**SUPPLIED PASSAGE**
* BEGIN *

Dec 3rd, 2024
TRUMP AND TARIFFS: WHAT HE CAN (AND CAN’T) DO, AND WHAT TO EXPECT
After professing on the campaign trail that “tariffs” are his favorite word, President-elect Donald Trump crystallized his intent last week by saying that on the first day of his administration, he would impose 25% tariffs on all goods imported from Canada and Mexico, and an additional 10% tariffs on products from China. His claimed justification is that these countries are not doing enough to stem the influx of fentanyl and illegal immigrants into the United States.
On November 30, Trump reiterated a campaign threat, declaring that he would impose 100% tariffs on exports from countries attempting to move away from the U.S. dollar as the world’s reserve currency, stating: “The idea that the BRICS Countries are trying to move away from the Dollar while we stand by and watch is OVER.” He warned BRICS nations—Brazil, Russia, India, China, and South Africa, along with additional members such as Egypt, Iran, and the UAE—that they must pledge not to create a new currency or back any alternative to the U.S. dollar, or face severe tariffs. This rhetoric highlights growing tensions over the role of the U.S. dollar in global trade, as countries like Russia and Iran, often subject to U.S. sanctions, seek alternatives to the dollar.

* END *

**JOBS**
(a) Check each statement against the tariffs article and say whether it agrees with the text, answering yes or no and quoting the deciding words: (i) Trump said he would impose 25% tariffs on all goods from Canada and Mexico on the first day of his administration. (ii) The tariff Trump threatened against countries moving away from the U.S. dollar is 50%. (iii) The article names Egypt as one of the additional BRICS members.
(b) Carry the tariffs article forward from its final sentence.
The items that come after this text play no part in the work.

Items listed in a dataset
* BEGIN *

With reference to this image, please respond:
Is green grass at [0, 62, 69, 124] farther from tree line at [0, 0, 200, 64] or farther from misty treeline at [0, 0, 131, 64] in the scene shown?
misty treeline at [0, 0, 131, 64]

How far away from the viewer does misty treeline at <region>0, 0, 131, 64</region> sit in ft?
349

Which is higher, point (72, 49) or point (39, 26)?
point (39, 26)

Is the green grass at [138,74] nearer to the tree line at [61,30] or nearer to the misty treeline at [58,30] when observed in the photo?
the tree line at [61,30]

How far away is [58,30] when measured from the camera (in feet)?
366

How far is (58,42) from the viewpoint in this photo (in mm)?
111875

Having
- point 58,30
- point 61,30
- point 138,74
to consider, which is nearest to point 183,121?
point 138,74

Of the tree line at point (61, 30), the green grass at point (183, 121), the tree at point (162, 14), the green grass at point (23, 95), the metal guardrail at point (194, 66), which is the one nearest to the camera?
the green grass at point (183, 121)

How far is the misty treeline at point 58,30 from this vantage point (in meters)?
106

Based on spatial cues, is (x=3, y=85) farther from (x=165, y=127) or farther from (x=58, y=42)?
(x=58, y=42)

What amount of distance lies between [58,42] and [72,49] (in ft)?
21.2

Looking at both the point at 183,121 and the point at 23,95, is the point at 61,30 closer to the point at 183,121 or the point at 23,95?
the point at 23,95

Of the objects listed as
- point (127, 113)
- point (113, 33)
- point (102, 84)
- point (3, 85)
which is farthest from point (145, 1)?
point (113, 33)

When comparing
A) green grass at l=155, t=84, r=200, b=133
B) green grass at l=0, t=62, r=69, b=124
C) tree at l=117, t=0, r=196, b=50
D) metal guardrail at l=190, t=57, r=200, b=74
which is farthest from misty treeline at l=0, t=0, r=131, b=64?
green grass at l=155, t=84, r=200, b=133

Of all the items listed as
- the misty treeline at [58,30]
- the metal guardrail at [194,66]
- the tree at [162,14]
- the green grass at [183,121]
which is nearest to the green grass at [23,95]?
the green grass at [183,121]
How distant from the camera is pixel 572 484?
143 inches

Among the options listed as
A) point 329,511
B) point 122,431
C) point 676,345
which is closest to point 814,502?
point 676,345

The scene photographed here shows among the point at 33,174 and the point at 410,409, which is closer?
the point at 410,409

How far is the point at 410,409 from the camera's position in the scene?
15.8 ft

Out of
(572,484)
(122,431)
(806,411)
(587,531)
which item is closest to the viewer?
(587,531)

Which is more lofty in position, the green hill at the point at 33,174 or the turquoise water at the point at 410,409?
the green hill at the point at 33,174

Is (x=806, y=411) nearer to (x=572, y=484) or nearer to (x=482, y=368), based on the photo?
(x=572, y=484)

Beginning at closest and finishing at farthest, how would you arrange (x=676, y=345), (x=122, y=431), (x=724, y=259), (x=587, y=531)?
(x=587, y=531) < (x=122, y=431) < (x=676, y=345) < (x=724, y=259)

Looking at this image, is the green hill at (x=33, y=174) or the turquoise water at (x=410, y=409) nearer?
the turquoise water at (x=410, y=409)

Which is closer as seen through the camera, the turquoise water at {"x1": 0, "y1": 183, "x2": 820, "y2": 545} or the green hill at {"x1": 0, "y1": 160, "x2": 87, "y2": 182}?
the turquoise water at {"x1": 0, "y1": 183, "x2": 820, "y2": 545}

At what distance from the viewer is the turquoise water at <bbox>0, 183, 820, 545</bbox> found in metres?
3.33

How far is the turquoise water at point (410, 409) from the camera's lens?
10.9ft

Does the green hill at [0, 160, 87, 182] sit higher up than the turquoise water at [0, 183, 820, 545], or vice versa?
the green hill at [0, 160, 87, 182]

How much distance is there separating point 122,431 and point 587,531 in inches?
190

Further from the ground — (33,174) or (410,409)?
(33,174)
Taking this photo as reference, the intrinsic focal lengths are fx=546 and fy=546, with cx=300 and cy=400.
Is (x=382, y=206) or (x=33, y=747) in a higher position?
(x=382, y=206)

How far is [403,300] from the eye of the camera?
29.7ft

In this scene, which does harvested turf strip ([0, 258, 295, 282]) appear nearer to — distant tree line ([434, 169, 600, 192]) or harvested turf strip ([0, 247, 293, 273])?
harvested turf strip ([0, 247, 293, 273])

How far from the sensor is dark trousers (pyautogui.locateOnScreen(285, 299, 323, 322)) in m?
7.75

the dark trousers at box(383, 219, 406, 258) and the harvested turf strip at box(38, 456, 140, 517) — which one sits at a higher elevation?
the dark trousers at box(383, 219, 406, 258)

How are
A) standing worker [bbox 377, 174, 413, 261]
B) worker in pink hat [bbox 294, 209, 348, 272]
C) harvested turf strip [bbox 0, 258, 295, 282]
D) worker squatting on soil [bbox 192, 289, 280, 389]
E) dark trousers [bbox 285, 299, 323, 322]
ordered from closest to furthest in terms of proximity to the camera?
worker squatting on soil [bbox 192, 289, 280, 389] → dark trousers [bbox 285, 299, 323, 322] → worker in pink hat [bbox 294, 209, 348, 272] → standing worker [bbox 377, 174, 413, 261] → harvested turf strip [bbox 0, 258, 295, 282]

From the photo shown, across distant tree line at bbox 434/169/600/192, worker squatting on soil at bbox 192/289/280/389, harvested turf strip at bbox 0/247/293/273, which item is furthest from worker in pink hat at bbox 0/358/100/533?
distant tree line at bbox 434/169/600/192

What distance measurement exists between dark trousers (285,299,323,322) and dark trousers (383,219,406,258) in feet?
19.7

* END *

**THE ANSWERS**
(a)
(i) Yes: "on the first day of his administration, he would impose 25% tariffs on all goods imported from Canada and Mexico"
(ii) No: "he would impose 100% tariffs on exports from countries attempting to move away from the U.S. dollar as the world’s reserve currency"
(iii) Yes: "along with additional members such as Egypt, Iran, and the UAE"

(b)
These tariff threats have prompted a firestorm of speculation and commentary on whether he will actually follow through on his threats, and what legal authority he would have to do so. While proclaiming on the campaign trail that tariffs are paid by foreign countries, the unquestionable reality is that tariffs are paid by United States importers – and ultimately passed on to U.S. consumers, in the form of higher prices. Some commentators have noted that Trump’s threatened tariffs could cost the average American family as much as $2600 per year.
While we will have to await Trump’s assumption of office to determine his true course of action, it is useful to review what Trump has done before, and what he might do upon returning to the Presidency.
What Trump Did During His First Term.
Although Article I, Section 8 of the United States Constitution vests in Congress the exclusive power to impose tariffs, the Congress has, over the years, delegated the tariff-setting power to the Executive to enable quick action to address national emergencies and urgent threats. Presidents have exercised this authority sparingly, save for the recent Trump and Biden Administrations.
During his first term, President Trump invoked Section 232 of the Trade Expansion Act of 1962 to declare that imports of steel and aluminum mill products posed a threat to the national security of the United States. Although the United States Trade Representative’s (“USTR”) investigation and report produced scant evidence of an emergency (Defense Secretary Mattis stating that there was none), President Trump imposed additional tariffs of 25% ad valorem on steel mill products and 10% ad valorem on aluminum mill products. These tariffs remain in force today (although the Commerce Department, Bureau of Industry and Security (BIS) operates a robust process which provides product- and importer-specific exclusions from these tariffs).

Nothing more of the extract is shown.